If you are the one who moves away from humans when they come physically close to you, you may think that you just don't like to be touched. Question that assumption. Perhaps it is fear or anxiety that is stored in your body and autonomic nervous system. Perhaps it is even a startle response that goes way back to your infancy or birth. We need close human contact to flourish and grow; it is one of our basic needs. Human touch and closeness is as important to us as sunshine is to plants. When our bodies are not comfortable and relaxed enough to melt with our physical environment, we are experiencing fear. This is a physical fact. Joseph Kramer, founder of the Body Electric School sent me this message: "According to James Prescott, a neuro-psychologist, 'deprivation of physical affection in human relationships constitutes the single greatest source of physical violence in human societies.' In other words, to know how to pleasure a man's body is to know how to stop violence in today's world." Wow, Prescott's studies were done in the 60's. Do psychologists use this information? No. Most of them are afraid to touch you. I would say that all human problems and symptoms could be eliminated with genuine physical affection. Any little violent act we might do, like being sarcastic, not listening, not touching, not speaking in a kind tone, are the result of not feeling loved. When we don't feel loved we close our energy field and don't allow energy in the form of pleasure to move in and out of our bodies. This is the reason we need to let our energy flow, so love and light can move through us.

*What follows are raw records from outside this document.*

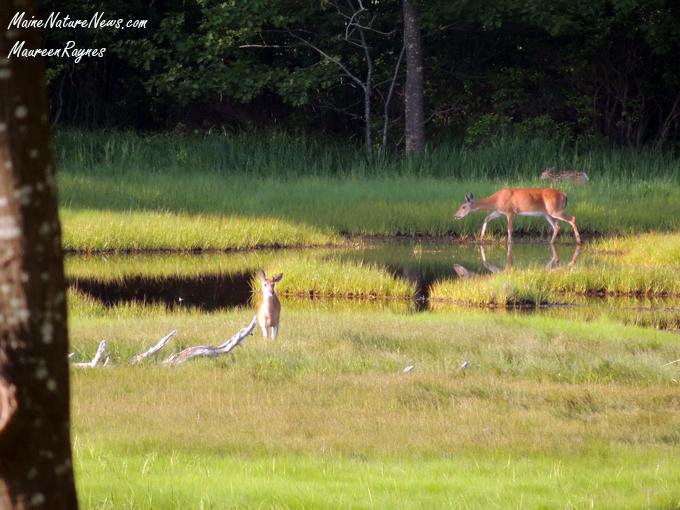 Spring Deer Family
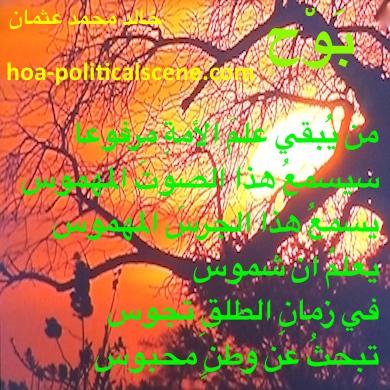 hoa-politicalscene.com - HOAs Scripturee: from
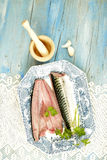 Fresh mackerel Royalty Free Stock Photography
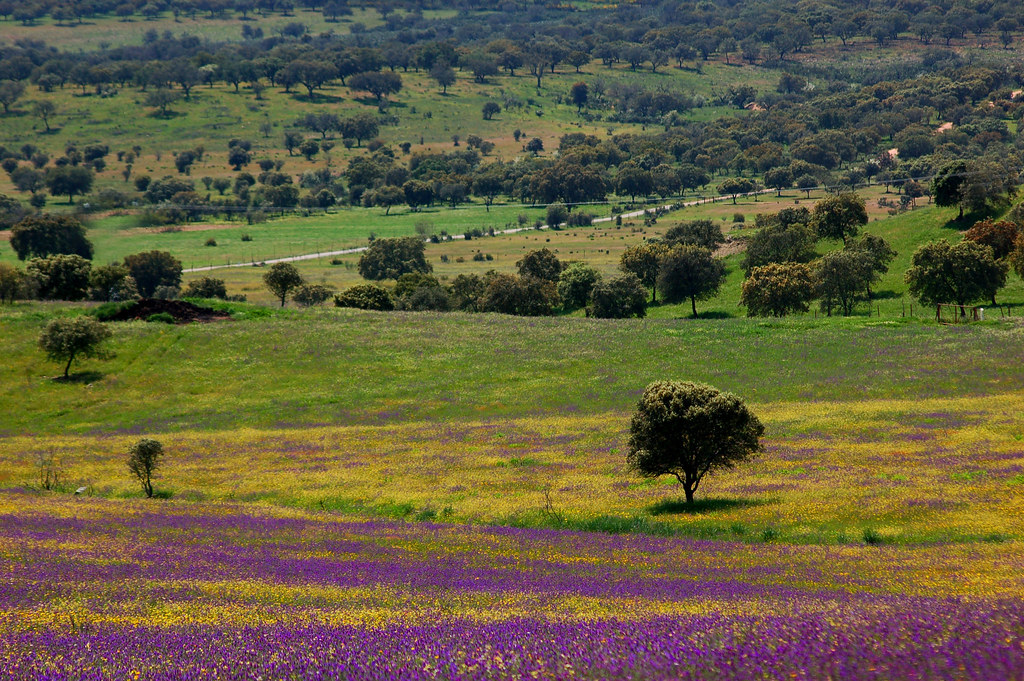 the world's best photos of campo and violetas - flickr hive mind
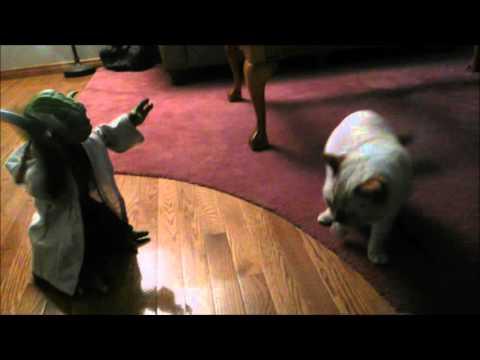 Yoda vs Cat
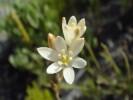 Ornithogalum graminifolium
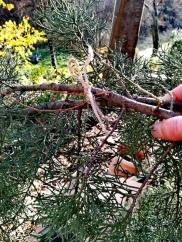 Les branches maintenues avec de la ficelle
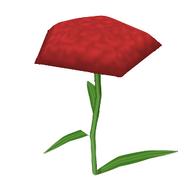 Hybrid Carnation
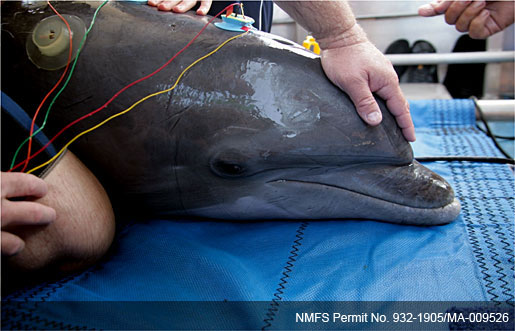 science news researchers analyze mechanics dolphin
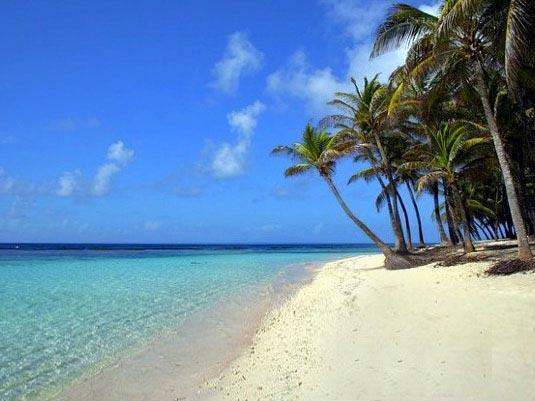 -  - Guadeloupe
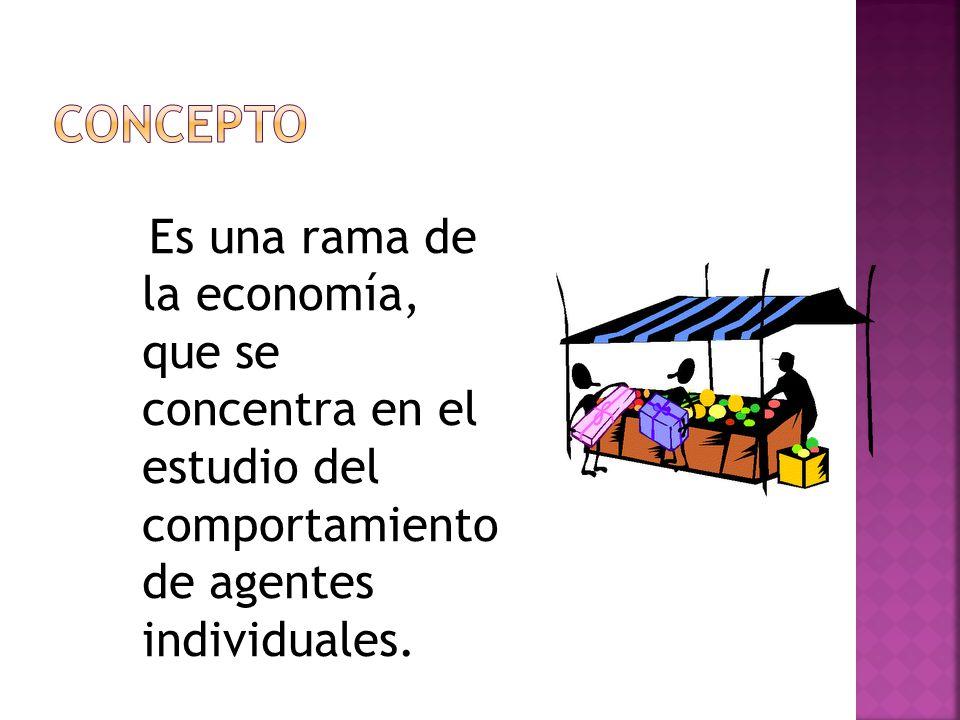 CONCEPTO Es una rama de la economía, que se concentra en el estudio del comportamiento de agentes individuales.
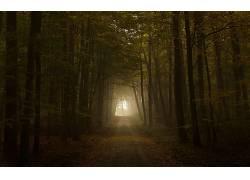 93642,地球,森林,壁纸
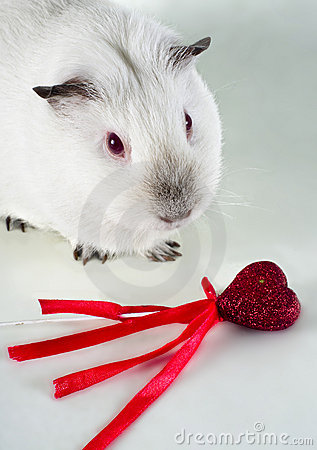 Guinea pig and heart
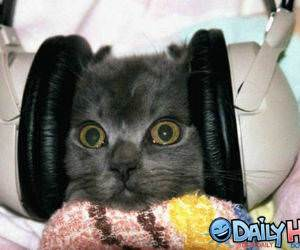 Headphones Cat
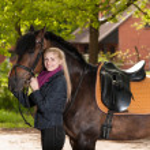 Girl with pony — Stock Photo #28144111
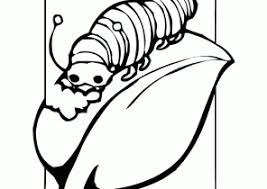 caterpillar coloring pages coloring4free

It feels good. Divine energy gives us goosebumps!

When we let our anxiety take over and ruin our day, we are feeding fuel to the problem, making it worse. When we sit down and calm our nervous system, we are becoming more secure and increasing the love in the world. So even though psychologists on television tell you that you have to live with anxiety, you do not. You can eliminate static energy out of your body and out of your life. You do not have to be anxious just because everyone else is.

But first we need to know the difference between fear and anxiety. Fear is a normal, healthy response that alerts us to real dangers that we must respond to immediately. It is a natural feeling that flows through you. Animals experience fear frequently and this does not make them neurotic.

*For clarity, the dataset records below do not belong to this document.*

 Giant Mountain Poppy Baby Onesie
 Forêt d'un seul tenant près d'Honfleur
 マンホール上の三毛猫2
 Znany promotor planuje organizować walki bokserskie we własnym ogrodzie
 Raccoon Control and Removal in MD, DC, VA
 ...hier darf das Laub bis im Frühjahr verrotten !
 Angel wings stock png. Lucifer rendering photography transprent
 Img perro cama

Anxiety on the other hand is a maladaptive, learned response that interferes with peak performances. Anxiety is static, stagnant energy. You can feel its erratic vibration in your nervous system. It is maintained by controlling thoughts. The way to eliminate anxiety is to face our real fears directly, instead of denying them or exaggerating them. When we meet our fears equally we tame them like wild horses. They naturally dissipate as we bring them to consciousness and allow the truth to be seen.

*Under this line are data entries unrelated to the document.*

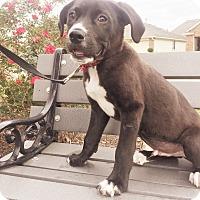 Adopt A Pet :: Roady - Seattle, WA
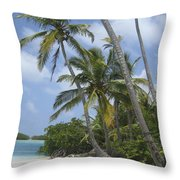 Picture Perfect Paradise Throw Pillow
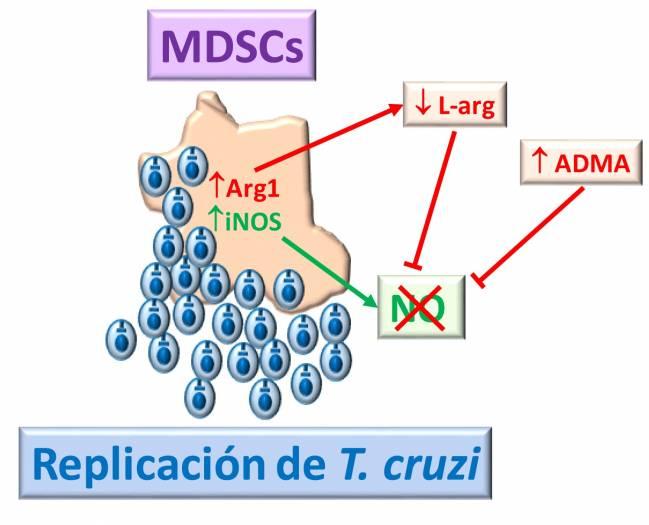 Diagrama que explica la inhibición de iNOS durante la infección por Trypanosoma cruzi.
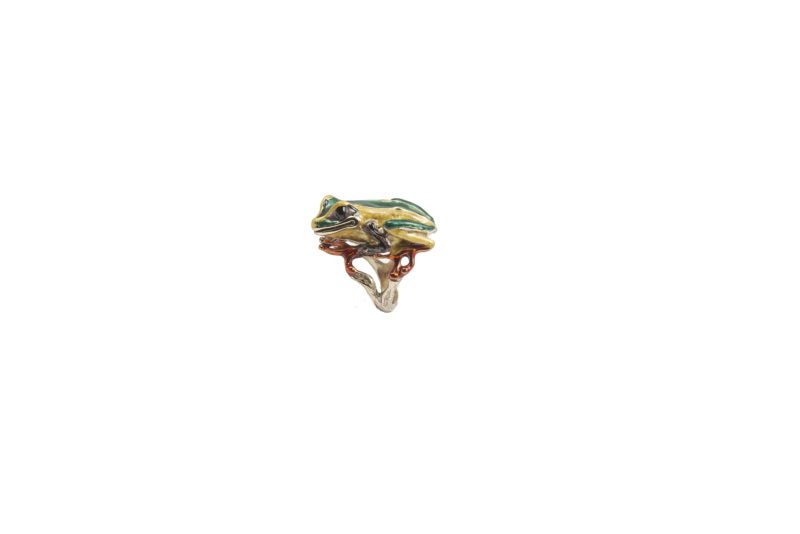 Big froggy bronze ring with enamel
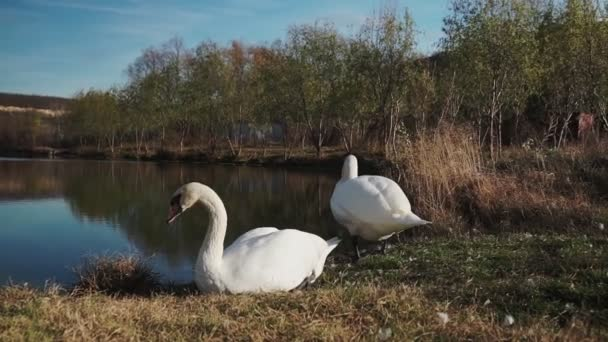 Two swans on the lake. White swans on green lawn against pond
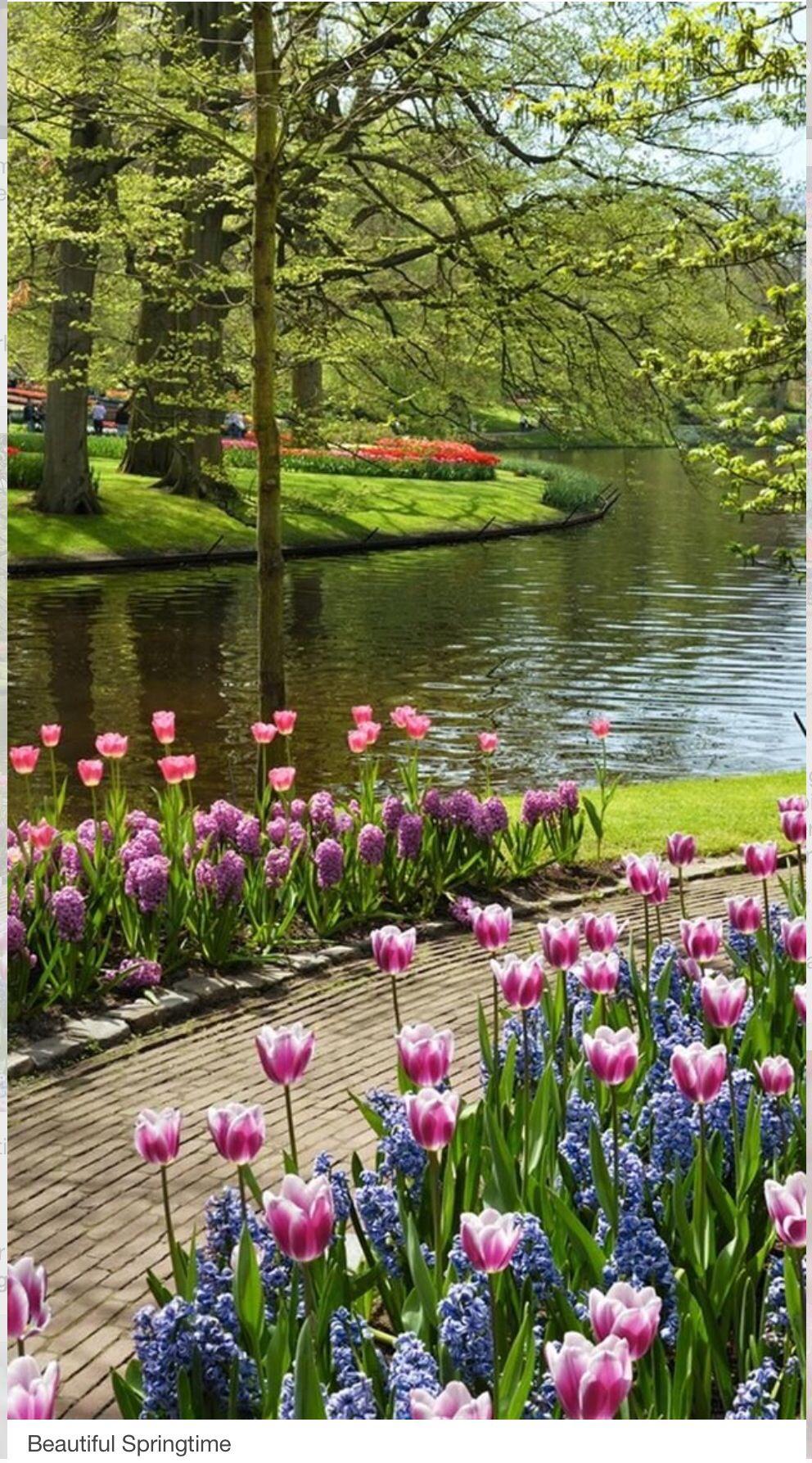 Que agradable un paseo por aquí....Eres feliz cuando disfrutas el ahora intensamente...
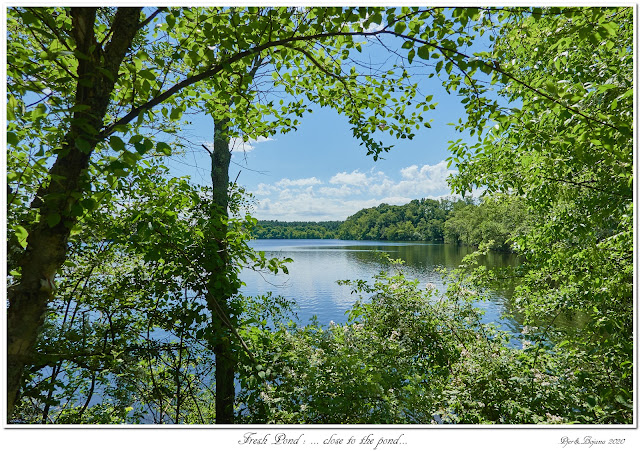 Fresh Pond: ... close to the pond...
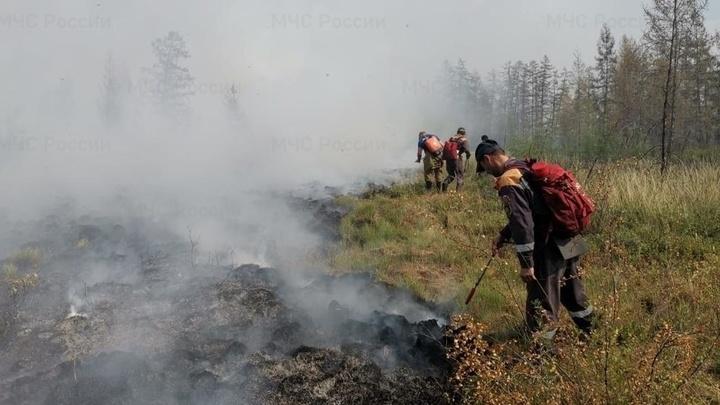МЧС направило подкрепление на борьбу с торфяными пожарами на окраине Екатеринбурга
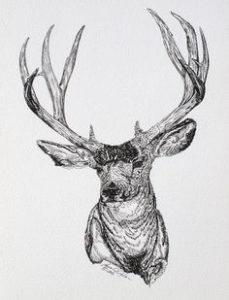 dibujos de renos realistas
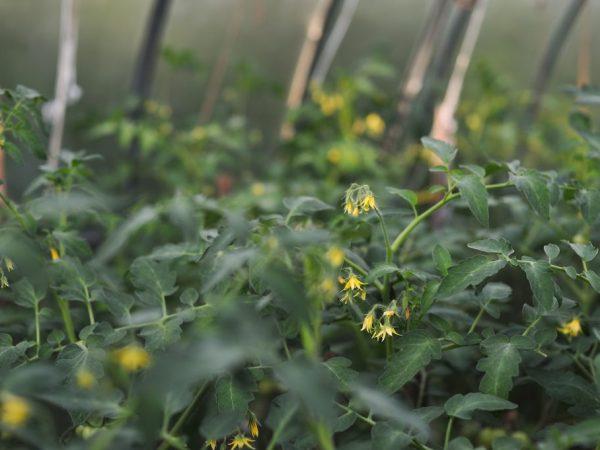 Растения требуют обильного полива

So Vince, you need to face your wife and ask her to read my October Column and this one. Invite her to be with you, just breathing and relaxing. Let your new baby lead the way. Notice the baby's breathing and flowing energy, then emulate it. Tell your wife your fears and share with her your need for pleasure and love. Listen to her fears and needs. Both of you need to be loved, emotionally and physically, just like your baby. Sex is one of the best ways to clam the nervous system. Invite your wife into sharing erotic, loving touches without expectations. Get to know each other again. We all need to relax our muscles and allow mother earth's gravity to support us and move through us. Touch yourself, others and the earth. Love is powerful; we can change the world.